Aim of the exercise »
Find each line in the items below that contains the string "centimetres". Copy every such line.
**** Information supplied
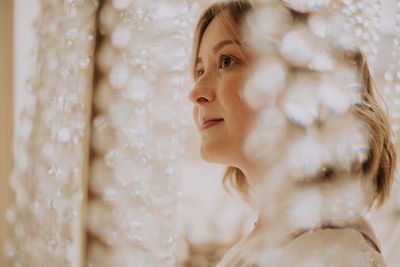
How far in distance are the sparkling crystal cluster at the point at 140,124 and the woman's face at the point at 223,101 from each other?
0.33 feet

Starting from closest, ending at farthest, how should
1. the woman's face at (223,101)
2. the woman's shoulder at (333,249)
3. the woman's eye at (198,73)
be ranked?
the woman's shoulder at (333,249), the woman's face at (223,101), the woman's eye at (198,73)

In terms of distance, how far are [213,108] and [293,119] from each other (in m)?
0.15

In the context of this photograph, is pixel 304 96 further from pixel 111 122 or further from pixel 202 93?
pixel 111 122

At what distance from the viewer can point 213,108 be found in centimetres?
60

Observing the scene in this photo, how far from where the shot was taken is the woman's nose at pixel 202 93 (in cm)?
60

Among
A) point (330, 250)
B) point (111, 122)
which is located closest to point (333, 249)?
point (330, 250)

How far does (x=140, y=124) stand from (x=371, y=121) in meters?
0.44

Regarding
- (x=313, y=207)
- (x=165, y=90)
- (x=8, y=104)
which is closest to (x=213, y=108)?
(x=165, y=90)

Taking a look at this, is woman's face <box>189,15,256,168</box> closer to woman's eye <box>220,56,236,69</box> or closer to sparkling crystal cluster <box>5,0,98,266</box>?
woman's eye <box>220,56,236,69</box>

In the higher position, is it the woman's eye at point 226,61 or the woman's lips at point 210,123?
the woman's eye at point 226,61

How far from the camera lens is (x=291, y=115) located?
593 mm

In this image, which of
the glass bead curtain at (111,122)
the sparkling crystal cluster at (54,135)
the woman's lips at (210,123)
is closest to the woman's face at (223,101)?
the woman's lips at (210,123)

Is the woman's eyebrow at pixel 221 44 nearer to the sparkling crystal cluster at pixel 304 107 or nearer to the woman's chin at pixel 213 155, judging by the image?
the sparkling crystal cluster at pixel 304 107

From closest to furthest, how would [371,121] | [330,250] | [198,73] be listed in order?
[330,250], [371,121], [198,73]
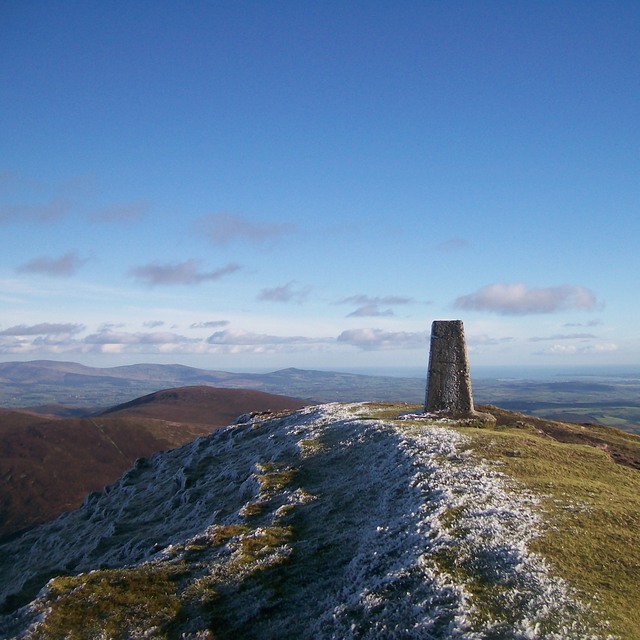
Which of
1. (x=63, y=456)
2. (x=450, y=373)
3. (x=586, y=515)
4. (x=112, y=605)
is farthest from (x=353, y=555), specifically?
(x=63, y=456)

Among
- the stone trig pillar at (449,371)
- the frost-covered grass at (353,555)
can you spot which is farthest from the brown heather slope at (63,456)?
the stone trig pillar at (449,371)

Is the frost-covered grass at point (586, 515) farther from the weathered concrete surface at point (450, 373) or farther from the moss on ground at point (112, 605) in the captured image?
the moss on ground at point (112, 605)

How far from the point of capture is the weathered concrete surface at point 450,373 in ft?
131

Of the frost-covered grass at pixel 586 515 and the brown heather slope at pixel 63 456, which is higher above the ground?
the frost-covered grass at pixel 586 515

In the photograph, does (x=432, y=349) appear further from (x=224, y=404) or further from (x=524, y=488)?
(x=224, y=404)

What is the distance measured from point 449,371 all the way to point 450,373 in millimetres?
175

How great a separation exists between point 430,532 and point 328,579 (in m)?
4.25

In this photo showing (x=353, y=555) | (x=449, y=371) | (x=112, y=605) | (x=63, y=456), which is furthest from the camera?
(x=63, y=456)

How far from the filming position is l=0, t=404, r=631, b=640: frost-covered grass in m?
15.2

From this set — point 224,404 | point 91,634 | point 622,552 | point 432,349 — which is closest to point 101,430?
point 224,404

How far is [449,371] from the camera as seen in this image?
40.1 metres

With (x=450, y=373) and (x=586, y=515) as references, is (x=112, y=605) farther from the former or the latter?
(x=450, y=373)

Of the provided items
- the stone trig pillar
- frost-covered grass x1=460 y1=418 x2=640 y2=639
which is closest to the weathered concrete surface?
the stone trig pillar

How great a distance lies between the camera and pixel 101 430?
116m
********
**** Information supplied
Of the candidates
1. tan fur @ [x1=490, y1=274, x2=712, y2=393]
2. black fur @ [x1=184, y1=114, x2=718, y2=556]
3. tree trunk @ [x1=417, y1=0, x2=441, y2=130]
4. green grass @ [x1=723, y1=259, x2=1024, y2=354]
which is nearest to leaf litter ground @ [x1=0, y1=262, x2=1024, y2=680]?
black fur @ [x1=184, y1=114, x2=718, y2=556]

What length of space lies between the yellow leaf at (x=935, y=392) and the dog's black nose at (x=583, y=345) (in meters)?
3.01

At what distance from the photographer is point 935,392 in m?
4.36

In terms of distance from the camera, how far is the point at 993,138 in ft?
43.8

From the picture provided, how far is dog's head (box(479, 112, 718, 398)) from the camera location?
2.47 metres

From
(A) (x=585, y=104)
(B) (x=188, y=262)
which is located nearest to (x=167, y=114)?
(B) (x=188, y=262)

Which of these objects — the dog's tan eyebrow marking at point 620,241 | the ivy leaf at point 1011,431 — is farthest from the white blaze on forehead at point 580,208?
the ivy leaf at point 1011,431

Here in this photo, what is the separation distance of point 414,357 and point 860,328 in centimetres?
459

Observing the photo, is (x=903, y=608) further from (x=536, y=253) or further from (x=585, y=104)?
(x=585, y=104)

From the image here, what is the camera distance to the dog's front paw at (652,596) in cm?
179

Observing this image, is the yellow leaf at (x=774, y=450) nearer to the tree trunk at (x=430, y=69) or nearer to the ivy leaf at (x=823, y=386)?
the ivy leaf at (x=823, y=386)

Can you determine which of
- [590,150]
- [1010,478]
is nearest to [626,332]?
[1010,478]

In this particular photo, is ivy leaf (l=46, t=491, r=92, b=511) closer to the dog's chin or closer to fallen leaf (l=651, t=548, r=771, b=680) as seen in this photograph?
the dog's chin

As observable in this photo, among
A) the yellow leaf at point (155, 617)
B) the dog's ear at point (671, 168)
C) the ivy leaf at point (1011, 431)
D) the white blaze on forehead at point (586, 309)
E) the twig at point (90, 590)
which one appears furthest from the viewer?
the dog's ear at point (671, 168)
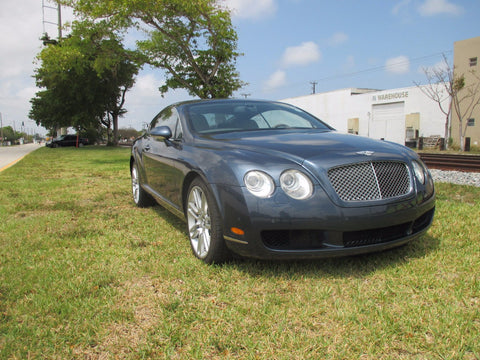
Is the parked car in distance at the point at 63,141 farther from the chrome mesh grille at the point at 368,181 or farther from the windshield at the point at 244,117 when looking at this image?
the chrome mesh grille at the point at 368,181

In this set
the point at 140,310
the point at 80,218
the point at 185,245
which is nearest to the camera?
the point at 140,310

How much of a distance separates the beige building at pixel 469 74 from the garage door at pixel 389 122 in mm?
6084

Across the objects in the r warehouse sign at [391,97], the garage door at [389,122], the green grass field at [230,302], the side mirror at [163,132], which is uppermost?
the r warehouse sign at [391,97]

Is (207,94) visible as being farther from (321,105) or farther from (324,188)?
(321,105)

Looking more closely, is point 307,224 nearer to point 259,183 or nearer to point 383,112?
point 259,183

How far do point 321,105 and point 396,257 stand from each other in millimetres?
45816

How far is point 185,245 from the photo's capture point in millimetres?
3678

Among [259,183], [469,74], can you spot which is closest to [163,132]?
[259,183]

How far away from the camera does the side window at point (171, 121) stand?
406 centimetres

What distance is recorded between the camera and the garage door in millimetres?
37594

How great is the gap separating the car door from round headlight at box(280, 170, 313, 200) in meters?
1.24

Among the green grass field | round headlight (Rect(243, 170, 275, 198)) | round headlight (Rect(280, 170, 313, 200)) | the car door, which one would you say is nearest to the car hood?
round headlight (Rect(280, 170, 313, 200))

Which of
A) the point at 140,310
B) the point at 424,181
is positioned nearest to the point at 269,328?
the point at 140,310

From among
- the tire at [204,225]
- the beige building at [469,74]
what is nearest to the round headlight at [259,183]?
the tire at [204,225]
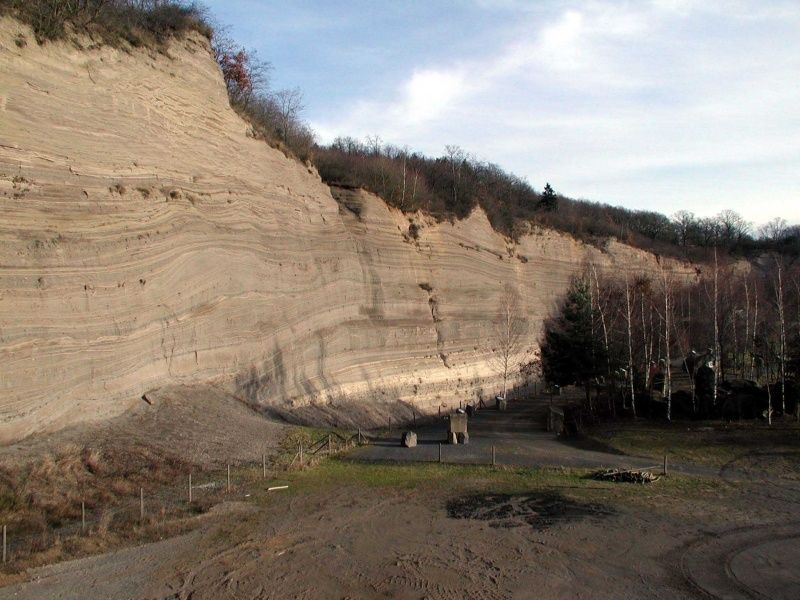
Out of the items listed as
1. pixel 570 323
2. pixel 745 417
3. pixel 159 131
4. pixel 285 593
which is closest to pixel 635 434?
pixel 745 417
********
Right answer »
At what distance from the viewer can point 213,108 be found in centimetres?
Here in this photo, what is the separation distance of point 414,357 and point 860,328 in centimetres?
406 centimetres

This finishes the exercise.